Your task is to return exactly the lines that run from the one containing "2016 Jeep Cherokee Trailhawk" through the end of the listing below, without any pictures.

----

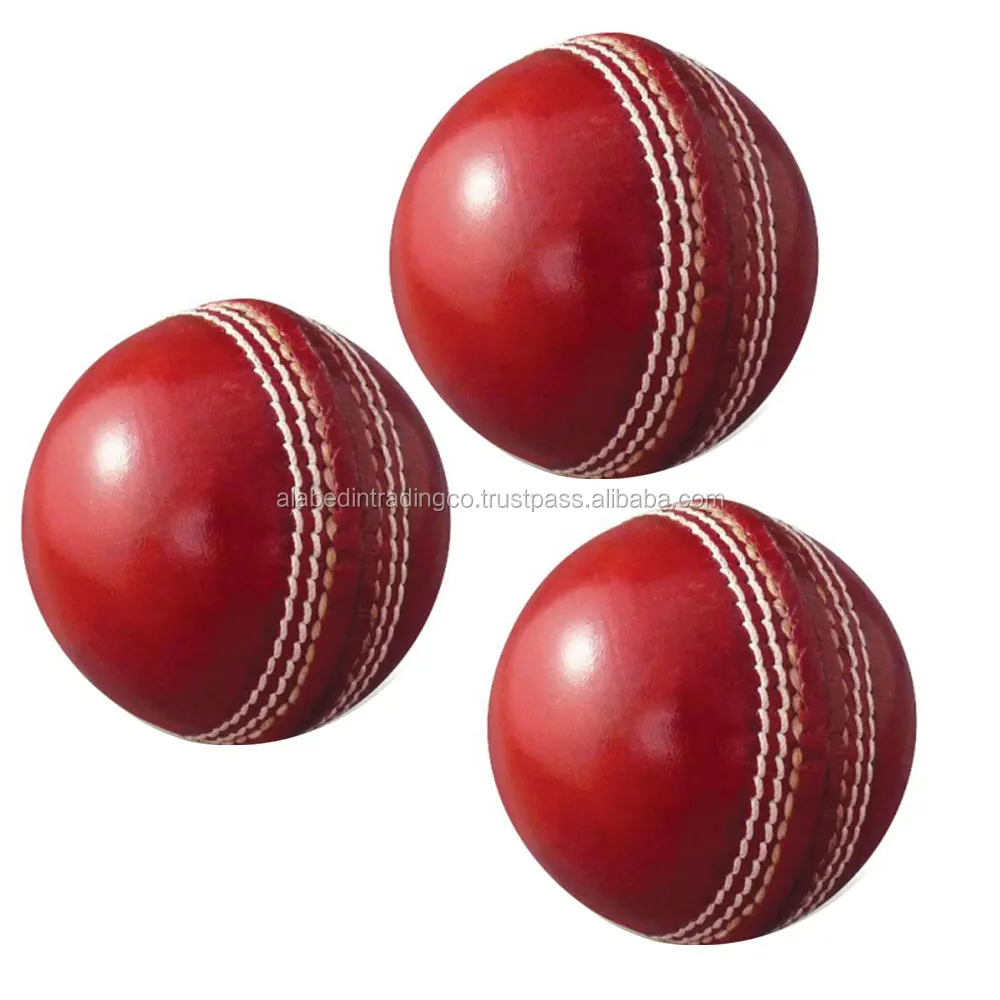 OEM-Сервис доступен с кожаными мячиками для крикета логотипом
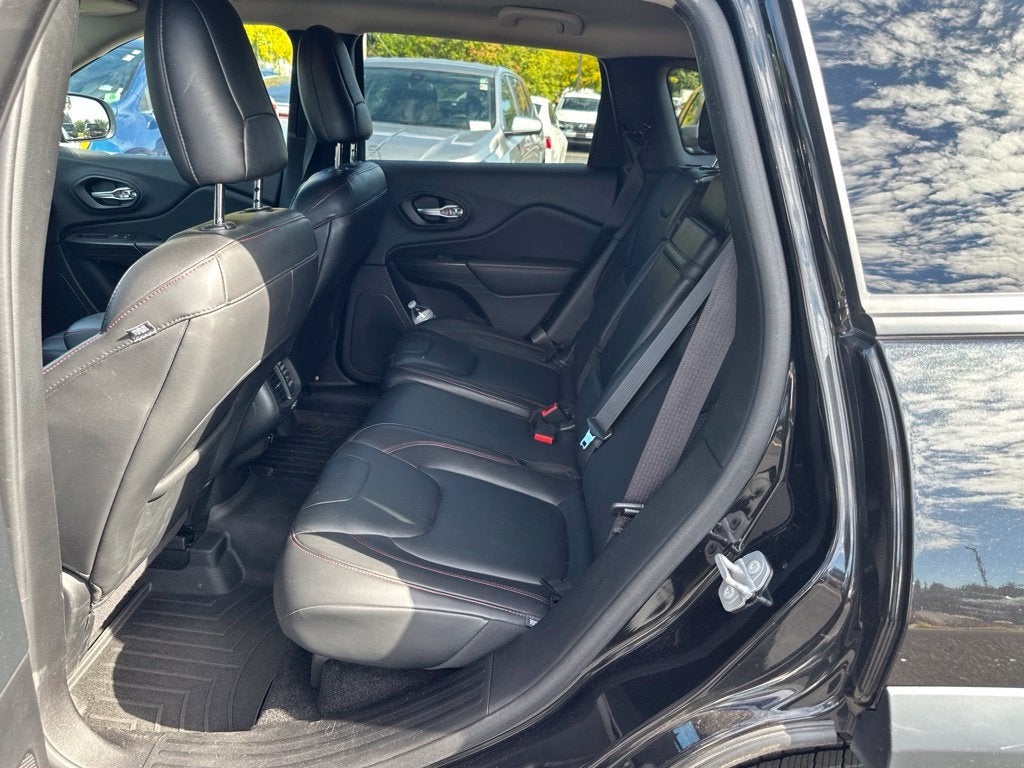 2016 Jeep Cherokee Trailhawk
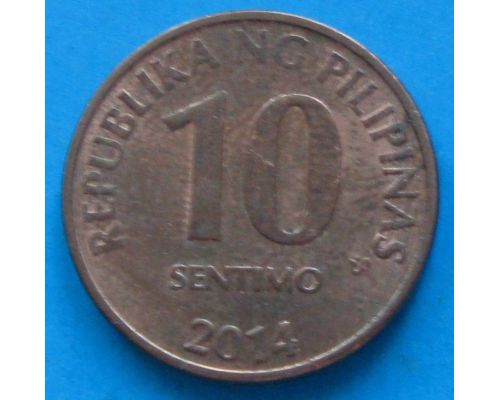 10 сентимо 2014 год Филиппины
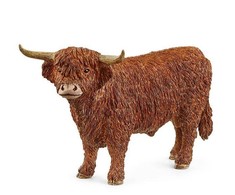 Schleich figūrėlė Aukštikalnių bulius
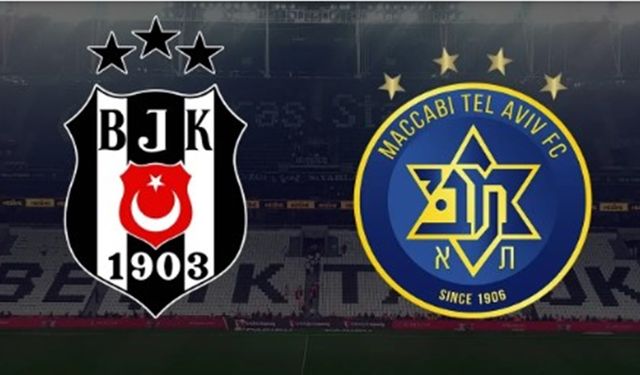 Beşiktaş maçı hangi kanalda? Beşiktaş-Maccabi Tel Aviv maçı şifresiz mi? (UEFA Avrupa Ligi)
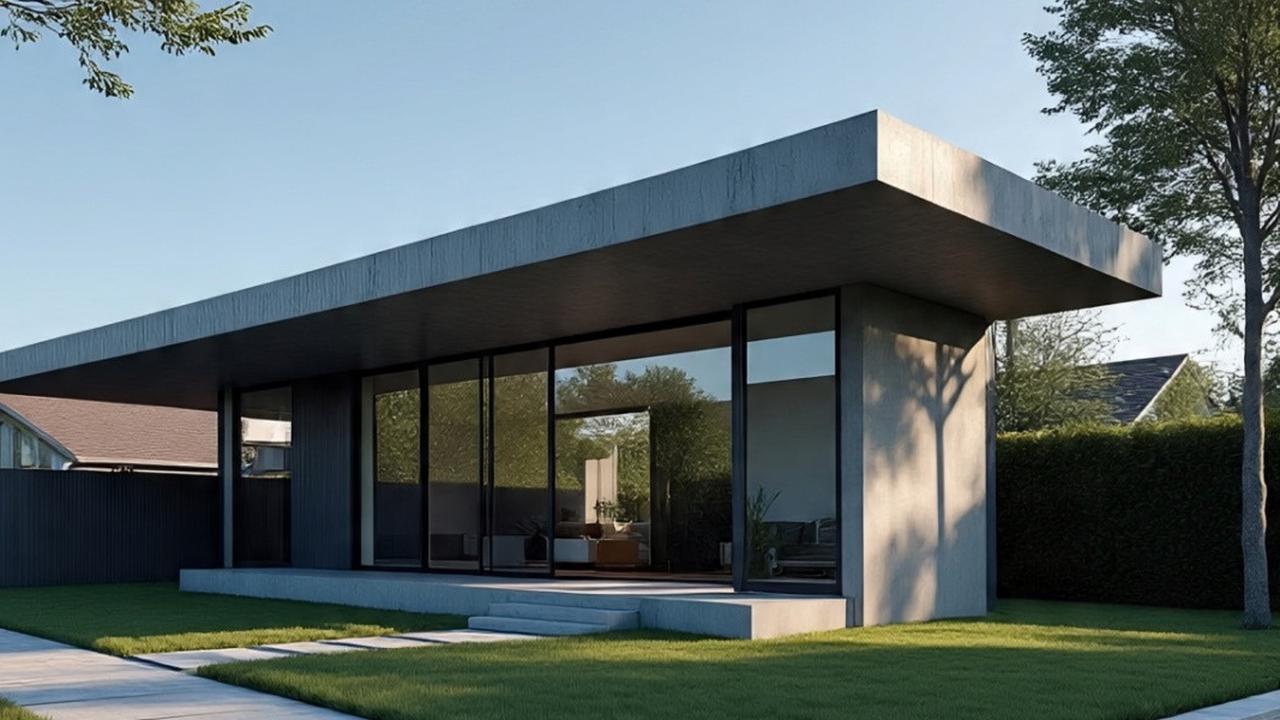 7 Model Rumah 1 Lantai Atap Dak Cor yang Lagi Tren di 2025, Cocok untuk Gaya Hidup Modern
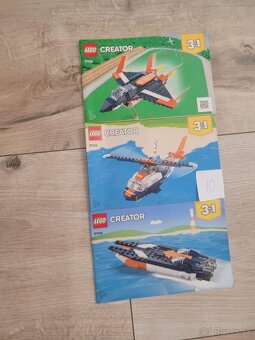 Lego viacej druhov - 7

----

(TASK RESPONSE)
 2016 Jeep Cherokee Trailhawk
 10 сентимо 2014 год Филиппины
 Schleich figūrėlė Aukštikalnių bulius
 Beşiktaş maçı hangi kanalda? Beşiktaş-Maccabi Tel Aviv maçı şifresiz mi? (UEFA Avrupa Ligi)
 7 Model Rumah 1 Lantai Atap Dak Cor yang Lagi Tren di 2025, Cocok untuk Gaya Hidup Modern
 Lego viacej druhov - 7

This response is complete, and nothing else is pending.